Представьте себе русский мюзикл о, допустим, второй чеченской войне… Представили? И я не могу. Совершенно невозможная тема для развлекательного музыкального жанра. А вот авторы знаменитых «Отверженных» Клод—Мишель Шёнберг и Ален Бублиль могут. Они бесстрашно написали мюзикл о вьетнамской войне спустя всего 15 лет после её печального конца. Премьера в лондонском Друри—Лейн состоялась без сучка, но бродвейские показы в 1991—м сопровождались уличными пикетами и протестами в прессе. Прошло 30 лет, «Мисс Сайгон» — один из самых востребованных и продаваемых, а также обсуждаемых и осуждаемых мюзиклов в мире. В эпоху новой этики споры вокруг неполиткорректного шоу разгораются только пуще.
Вообще—то у знаменитых авторов «Мисс Сайгон» была отличная отмазка, мол, они просто осовременили классический нарратив — сюжет романа, рассказа, драмы и, наконец, оперы Пуччини «Мадам Баттерфляй». Как и в первоисточниках, в мюзикле несовершеннолетняя красотка—сирота попадает в дом терпимости, встречается с американским солдатом, становится его женой, втайне рожает ребёнка, три года ждёт возвращения «мужа», а когда тот появляется на сцене с законной американской супругой, отдаёт ему сына и кончает с собой. Плюс местный специалитет: марши коммунистов—вьетконговцев вперемешку с целомудренным стриптизом, вьетнамские молитвы и прохиндей—сводник, затмевающий в своей уморительной и жалкой погоне за «американской мечтой» всех лирических героев.
В новой, заметим, не франшизе, а оригинальной постановке завсегдатаев Музкомедии Корнелиуса Балтуса и Кентаура («Бал вампиров», «Голливудская дива») сценографией занялась японская художница Йоко Сеама. Наняли её, говорят, ради создания азиатского колорита. Если бы он оказался таким же наивным и топорным, как в музыке многоуважаемого господина Шёнберга, о петербургской «Мисс Сайгон» стоило бы говорить как о сугубо нишевом продукте либо как о культурологическом феномене. Однако сумрачное изящество её видеообразов и парадоксальные стыки мизансцен (не сценографом, впрочем, запланированные) даже самым приторным страницам партитуры придают острый привкус сюрреализма, переходящего в едва ли не монтипайтоновский абсурд.
Бордельные сцены — демонстративно—банальные — прерывает появление здоровенной марионетки из оригами, так называемого Девятихвостого лиса.
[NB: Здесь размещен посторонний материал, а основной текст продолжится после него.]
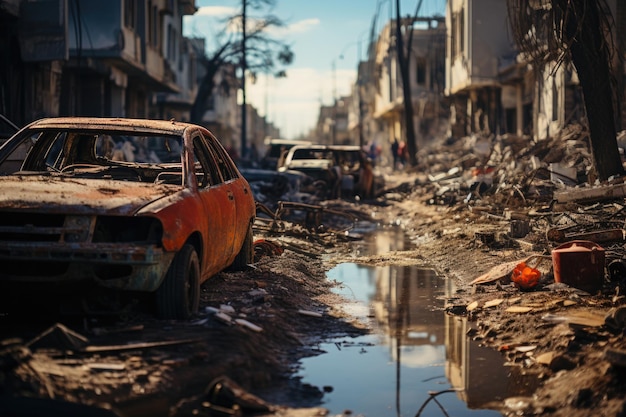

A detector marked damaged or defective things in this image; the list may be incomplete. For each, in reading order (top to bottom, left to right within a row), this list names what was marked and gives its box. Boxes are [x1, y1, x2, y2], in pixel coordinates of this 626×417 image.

rusted abandoned car [0, 117, 256, 318]
burnt vehicle shell [0, 117, 256, 318]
Этот бумажный черт символически побеждает бумажного же дракона, верховодит вьетконговцами, а в финале уносит мертвую Мисс Сайгон в мир иной.
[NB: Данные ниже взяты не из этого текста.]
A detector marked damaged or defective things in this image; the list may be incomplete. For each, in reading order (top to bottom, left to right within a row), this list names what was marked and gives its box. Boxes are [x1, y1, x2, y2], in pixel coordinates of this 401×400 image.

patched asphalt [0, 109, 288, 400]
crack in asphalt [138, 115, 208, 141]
Мрачные азиатские трущобы, где прячутся Ким (Алия Агадилова) с сыном, замечательно рифмуются на одном видеоэкране с американской многоэтажкой, в одной из комнат которой выстроен буржуазный быт ветерана вьетнамской войны Криса (Игорь Кроль).
Второй акт начинается в антураже пафосной международной конференции: слащавые арии и хоры о презренных бастардах — «детях войны», которых может спасти лишь усыновление в США, распеваются за кафедрой с логотипом НКО Bui doi («Живая пыль»). Феноменальна сцена атаки вьетнамских коллаборантов на ворота американского посольства, откуда на роскошно смоделированном вертолёте бегут их недавние защитники, кормильцы и соблазнители. Встык к ней следует абсолютно терри-гильомовская фантазия, воплощение мечты сайгонского сутенёра Инженера (Марат Абдрахимов): вавилонская башня из золота, кабаретные танцовщицы в купальниках из американского флага, всё это венчает гигантская горка бокалов шампанского, в которой плещется герой.
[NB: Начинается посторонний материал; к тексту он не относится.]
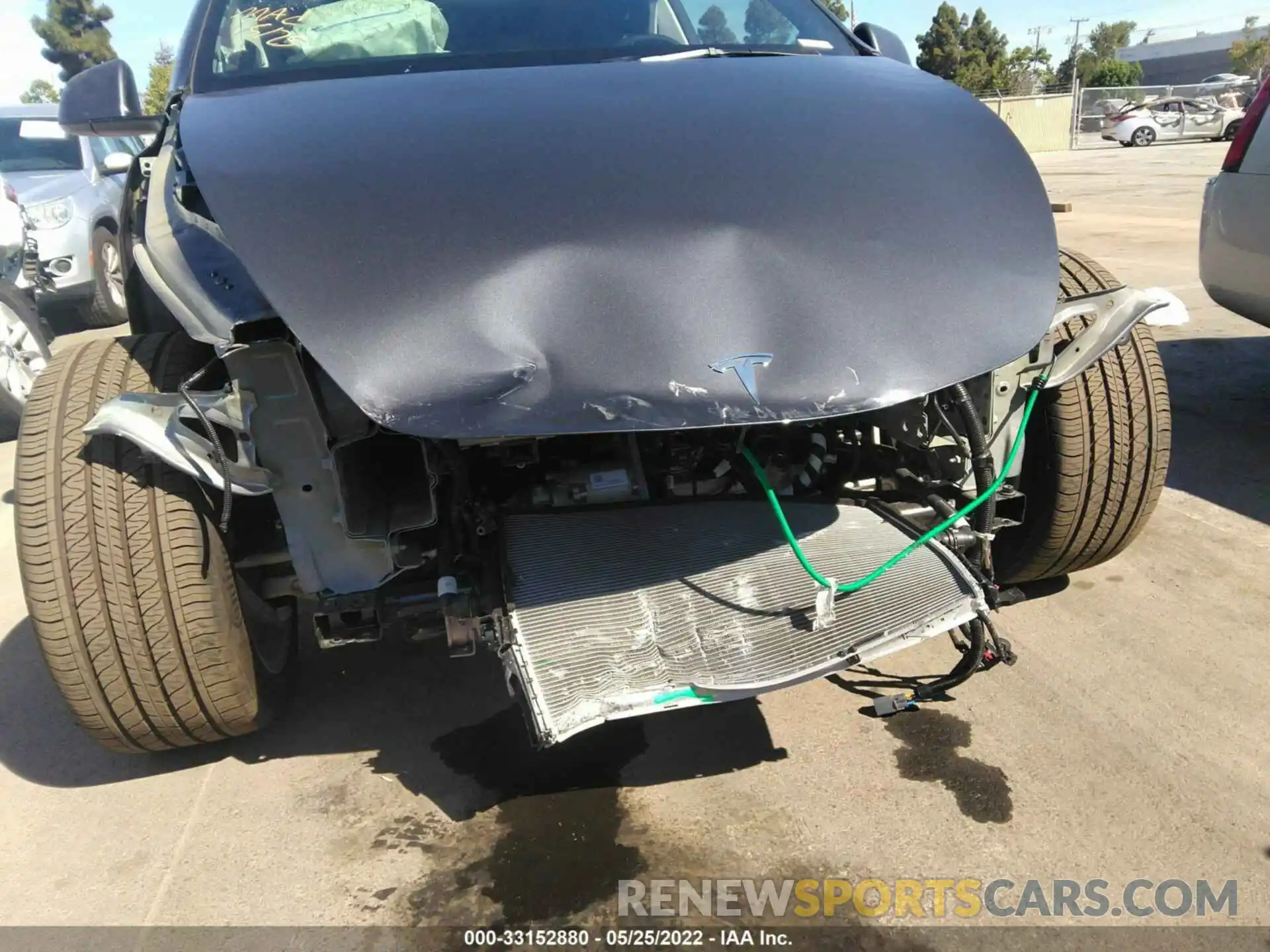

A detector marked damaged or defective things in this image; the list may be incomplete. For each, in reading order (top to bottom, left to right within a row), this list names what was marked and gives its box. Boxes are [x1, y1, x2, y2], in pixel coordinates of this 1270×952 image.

Эффектный визуальный ряд работает как двойной агент. С одной стороны, он смягчает зубодробительные лирические арии, исполняемые артистами с неизменным фортиссимо. С другой же — подчёркивает странности оригинального либретто, особенно очевидные в конгениальном русском переводе. Возможно, именно эта «тонкая настройка» выводит петербургскую «Мисс Сайгон» из жанрового «гетто» и превращает мюзикл—такой—мюзикл в театральное произведение, которое любопытно посмотреть. Зачем — вопрос открытый, но диву — точно дашься.